Science & Food

Caffeine vs. Chocolate: A Mighty Methyl Group

Guest post by Christina Jayson

Photo credit: Lisa Townley (left); Pyogenes Gruffer (right), Flickr.

Photo credit: Lisa Townley (left); Pyogenes Gruffer (right), Flickr.

When my organic chemistry professor told me that the main molecular component of chocolate, theobromine, differs from caffeine only by the absence of one methyl group I was delighted: I could skip an entire step in caffeine metabolism, avoid the bitter taste of coffee, and increase my chocolate consumption. It seemed to make sense that as the caffeine I drank was metabolized by removing the methyl group, caffeine would convert to theobromine (the main compound of chocolate) (Figure 1). At the molecular level, a methyl group is a carbon with three hydrogens attached. It may seem simple, but a methyl group is an integral part of chemistry, biology, and biochemistry. For example, additional methyl groups can help a molecule to cross the blood-brain barrier and enter our brain – this barrier protects our brain from foreign molecules traveling in the blood that can be harmful [1, 2]. In the case of caffeine, it turns out that the extra methyl group on the molecule is what makes coffee active on our central nervous systems and an “energy stimulator,” while chocolate functions as a sweet treat and smooth muscle stimulator.

Figure 1: During the metabolism of caffeine in the body, the methyl group (highlighted by the yellow box) is removed from caffeine and it is converted to theobromine (Modified from Wolf LK, 2013) [9].

Figure 1: During the metabolism of caffeine in the body, the methyl group (highlighted by the yellow box) is removed from caffeine and it is converted to theobromine (Modified from Wolf LK, 2013) [9].

So how do these two molecules act on different parts of the body, making coffee the substance of choice over chocolate bars when midterm season hits?

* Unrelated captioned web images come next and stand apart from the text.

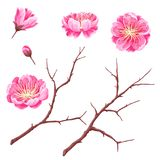 Set of sakura buds or cherry blossom and branches. Japanese blooming flowers.  stock illustration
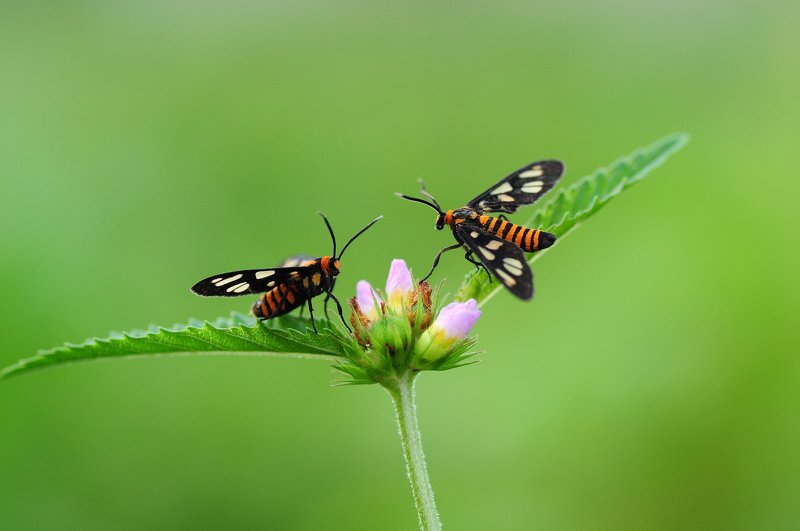 #macro, #nature, #animals, #green, #forest two Butterfly orange in gardenphoto preview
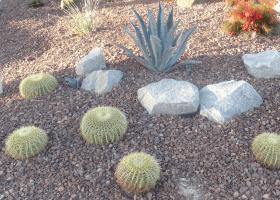 desertlandscapeRIGHT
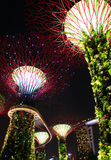 Night Garden by the bay tree2 Royalty Free Stock Photo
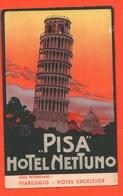 Pisa Hotel Nettuno Bella Cpa Anni '30 Pubblicità - Pubblicitari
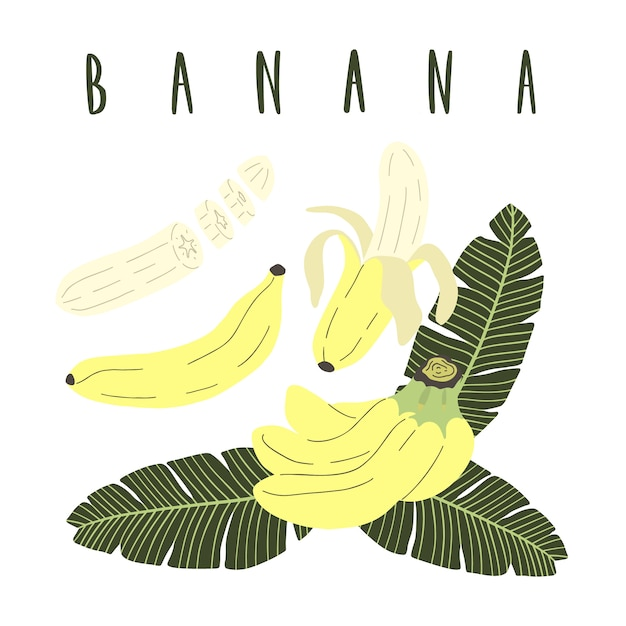 バナナの手描きの漫画のセット。 Premiumベクター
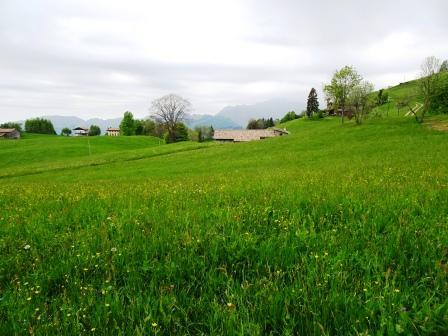 Monte Farno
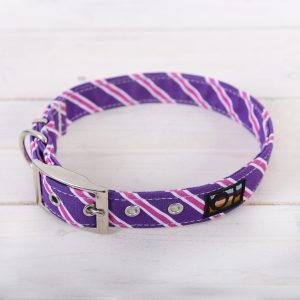 Purple and pink dog collar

Caffeine is mostly derived from Coffea Arabica, or coffee beans, and seeds [3]. It is predominantly a central nervous stimulant, though it also stimulates cardiac and skeletal muscles and relaxes smooth muscles. Chocolate, or theobromine, is found in products of Theobroma cacao, or cocoa plant seeds (Figure 2). Much like caffeine, theobromine is a diuretic; however it mainly acts as a smooth muscle relaxant and cardiac stimulant [3]. While these two compounds have similar effects, the key difference is that caffeine has an effect on the central nervous system and theobromine most significantly affects smooth muscle [4]. In behavioral studies, caffeine intake improves self-reported alertness and mood over a period of 24 hours [5]. Theobromine produces mild positive effects in pleasure, but does not affect attention or alertness in moderate doses compared to caffeine [6].

Figure 2: Chocolate (left) is made from Theobroma cacao, or cacao plant seeds and contains theobromine (PC: Nic Charalambous). Coffee (right) is made from Coffea Arabica, or coffee beans, and seeds and contains caffeine (Photo credit: JIhopgood/Flickr).

Figure 2: Chocolate (left) is made from Theobroma cacao, or cacao plant seeds and contains theobromine (PC: Nic Charalambous). Coffee (right) is made from Coffea Arabica, or coffee beans, and seeds and contains caffeine (Photo credit: JIhopgood/Flickr).

But the true difference in the compounds lies at the molecular level. Both caffeine and theobromine belong to the methylxanthine chemical family. These chemicals act as stimulants of the nervous system, most notably by binding to adenosine receptors in the brain and thereby blocking adenosine from binding to the receptors [7]. Adenosine binding to adenosine receptors normally reduces neural activity, so the antagonistic action of caffeine and theobromine prevents this activity reduction (Figure 3). The increased energy and alertness that we connect to massive coffee consumption is due to the caffeine preventing your body from responding to signals that tell it to slow down or de-stimulate. Ever felt your hands jitter uncontrollably after too many shots of espresso?

Figure 3: Caffeine molecules (C) compete with adenosine molecules (A) to bind to the adenosine receptors in the brain (Schardt, 2012) [10].

Figure 3: Caffeine molecules (C) compete with adenosine molecules (A) to bind to the adenosine receptors in the brain (Schardt, 2012) [10].

Experiments show the activity of caffeine on the nervous system is stronger than theobromine [7]. Caffeine and theobromine compete with adenosine to bind to the same adenosine receptor. Studies have shown that caffeine molecules are better able to compete with adenosine to bind adenosine receptors than theobromine – caffeine binds these receptors with two to three times higher affinity than theobromine [8].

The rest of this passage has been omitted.